I truly feel, though, that the genuine expression of heartfelt love – love that is derived from the Divine – has the power to permanently heal hatred in whatever form, whether it’s bullying on the playground or some other manifestation of harmful behavior on the larger world stage. “God is love,” the Bible states (I John 4:8). But God’s enduring love can become more real and powerful to us only in proportion as we strive to obey the ever-timely adage, “Love thy neighbor as thyself.” This imperative, expressed by Christ Jesus, and found in some form in most religions, holds the key to stemming violence and discord in society.

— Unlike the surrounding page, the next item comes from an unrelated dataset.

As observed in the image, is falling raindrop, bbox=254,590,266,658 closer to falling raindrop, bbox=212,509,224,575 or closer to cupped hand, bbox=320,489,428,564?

Jesus lived this love with breathtaking boldness. He reached out to the destitute, the social outcasts, and the morally straying to heal them and restore hope and spirituality to their lives. Articulating a new precedent for humanity, he said, “Love your enemies, bless them that curse you, do good to them that hate you, and pray for them which despitefully use you, and persecute you; that ye may be the children of your Father which is in heaven” (Matthew 5:44, 45).

Cultivating the honest desire to love one another is something we can all do, because the nature of each of us is Christlike and good. Jesus taught that we have a noble heritage as sons and daughters of God, our Father-Mother. He explained that the kingdom of God, Love, is already within us as God’s image and likeness.

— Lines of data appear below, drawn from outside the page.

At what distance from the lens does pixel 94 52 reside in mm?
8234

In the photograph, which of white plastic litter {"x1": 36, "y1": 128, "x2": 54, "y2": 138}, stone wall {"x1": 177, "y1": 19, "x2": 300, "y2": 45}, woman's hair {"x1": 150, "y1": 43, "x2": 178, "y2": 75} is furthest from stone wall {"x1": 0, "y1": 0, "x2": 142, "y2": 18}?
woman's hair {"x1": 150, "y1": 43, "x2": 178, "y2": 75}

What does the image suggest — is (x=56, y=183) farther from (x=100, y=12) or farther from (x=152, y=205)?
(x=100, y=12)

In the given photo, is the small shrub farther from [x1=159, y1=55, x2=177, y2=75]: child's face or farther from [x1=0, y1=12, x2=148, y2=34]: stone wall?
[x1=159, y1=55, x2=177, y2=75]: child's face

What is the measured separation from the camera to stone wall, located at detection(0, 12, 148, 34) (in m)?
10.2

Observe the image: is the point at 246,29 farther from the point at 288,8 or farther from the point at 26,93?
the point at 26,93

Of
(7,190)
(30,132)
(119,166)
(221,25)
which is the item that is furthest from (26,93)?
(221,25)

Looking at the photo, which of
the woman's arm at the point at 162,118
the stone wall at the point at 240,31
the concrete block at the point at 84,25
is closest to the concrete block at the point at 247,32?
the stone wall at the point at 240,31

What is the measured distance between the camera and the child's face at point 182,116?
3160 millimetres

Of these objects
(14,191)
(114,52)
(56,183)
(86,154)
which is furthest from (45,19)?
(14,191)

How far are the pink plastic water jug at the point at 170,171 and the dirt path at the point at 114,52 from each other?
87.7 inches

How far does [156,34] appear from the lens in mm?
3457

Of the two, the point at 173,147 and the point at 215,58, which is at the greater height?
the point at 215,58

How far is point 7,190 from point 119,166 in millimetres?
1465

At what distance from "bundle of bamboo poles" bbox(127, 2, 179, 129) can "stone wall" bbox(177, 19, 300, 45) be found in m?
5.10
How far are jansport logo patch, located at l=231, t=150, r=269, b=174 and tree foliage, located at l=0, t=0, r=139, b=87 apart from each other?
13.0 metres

Expressing Christly love can begin humbly with a small, tender seed of spiritual perception that we all have the same Father, or origin, the one divine Spirit. That we are all truly brothers and sisters – Spirit’s spiritual expressions – fashioned after God’s goodness with the capacity to love and be loved. Better understanding God, good, as our real source also aids us in healing wrong behavior, because we perceive it as distinct from the individual, as no part of his or her true, original selfhood as God’s loved reflection.

When faced with evil deeds, we can strive to water the seeds of Christly love in our hearts – neutralizing any sense of revenge or indifference – so that we may more effectively reach out in prayer and compassion to those on whom evil appears to have made its mark. Right there God is seeing His children in their original, spiritual, sinless nature. And we can, too. When we see our fellow men and women as God does, it can lead us to take just the right steps forward in any given situation to promote forgiveness, justice, and mercy, including taking proper civic action when necessary.

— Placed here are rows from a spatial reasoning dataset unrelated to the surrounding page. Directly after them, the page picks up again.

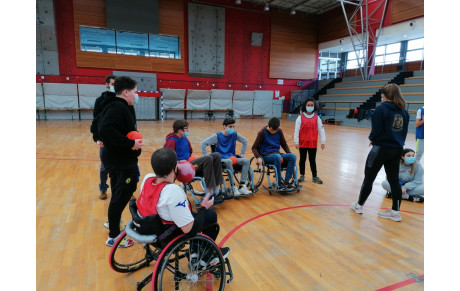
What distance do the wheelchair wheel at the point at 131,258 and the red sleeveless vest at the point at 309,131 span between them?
2665mm

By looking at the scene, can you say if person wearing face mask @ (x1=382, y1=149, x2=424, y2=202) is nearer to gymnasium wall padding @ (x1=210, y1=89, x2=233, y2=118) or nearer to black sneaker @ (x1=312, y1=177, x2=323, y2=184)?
black sneaker @ (x1=312, y1=177, x2=323, y2=184)

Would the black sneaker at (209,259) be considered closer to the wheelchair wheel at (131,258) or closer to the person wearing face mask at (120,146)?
the wheelchair wheel at (131,258)

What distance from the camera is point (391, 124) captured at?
2574 millimetres

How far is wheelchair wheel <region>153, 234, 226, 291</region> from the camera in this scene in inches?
61.0

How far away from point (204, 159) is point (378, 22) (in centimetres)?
1498

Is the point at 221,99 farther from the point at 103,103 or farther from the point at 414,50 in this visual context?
the point at 103,103

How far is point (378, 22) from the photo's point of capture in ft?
45.5

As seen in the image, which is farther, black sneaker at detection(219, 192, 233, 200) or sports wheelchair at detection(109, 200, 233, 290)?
black sneaker at detection(219, 192, 233, 200)

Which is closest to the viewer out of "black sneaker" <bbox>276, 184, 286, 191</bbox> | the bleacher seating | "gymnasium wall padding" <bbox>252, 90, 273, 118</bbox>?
"black sneaker" <bbox>276, 184, 286, 191</bbox>

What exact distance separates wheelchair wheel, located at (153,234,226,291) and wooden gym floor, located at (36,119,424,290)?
6.3 inches

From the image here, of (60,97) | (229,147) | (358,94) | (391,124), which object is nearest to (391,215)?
(391,124)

I regularly volunteer at a prison and meet with various inmates, many of whom have been convicted of violent crimes. Through our group prayers, Bible study, and open sharing times, I’ve been gratified to see signs of genuine repentance and even wholesale reformation taking place. The seeds of love and regeneration are taking root right where a barren desert of hopelessness had seemed the only reality. These individuals are learning to reject the misconceptions they’ve had of themselves – mental impositions that have previously hid from view their true nature as God’s children.

In her central work, “Science and Health with Key to the Scriptures,” the discoverer of Christian Science, Mary Baker Eddy, writes: “Human affection is not poured forth vainly, even though it meet no return. Love enriches the nature, enlarging, purifying, and elevating it” (p. 57). As we take a stand for the truth of man’s loving nature as God’s child, and put our prayers into action, we can help the world see that an active expression of divine Love is the highest, most effective response to human hate.

In speaking of the capacity of good to triumph over evil, the Bible gives this promise: “The desert shall rejoice, and blossom as the rose” (Isaiah 35:1). Each of us has the God-given ability to let the seeds of divine Love take root and flourish in our heart – and to help water them in the deserving hearts of others.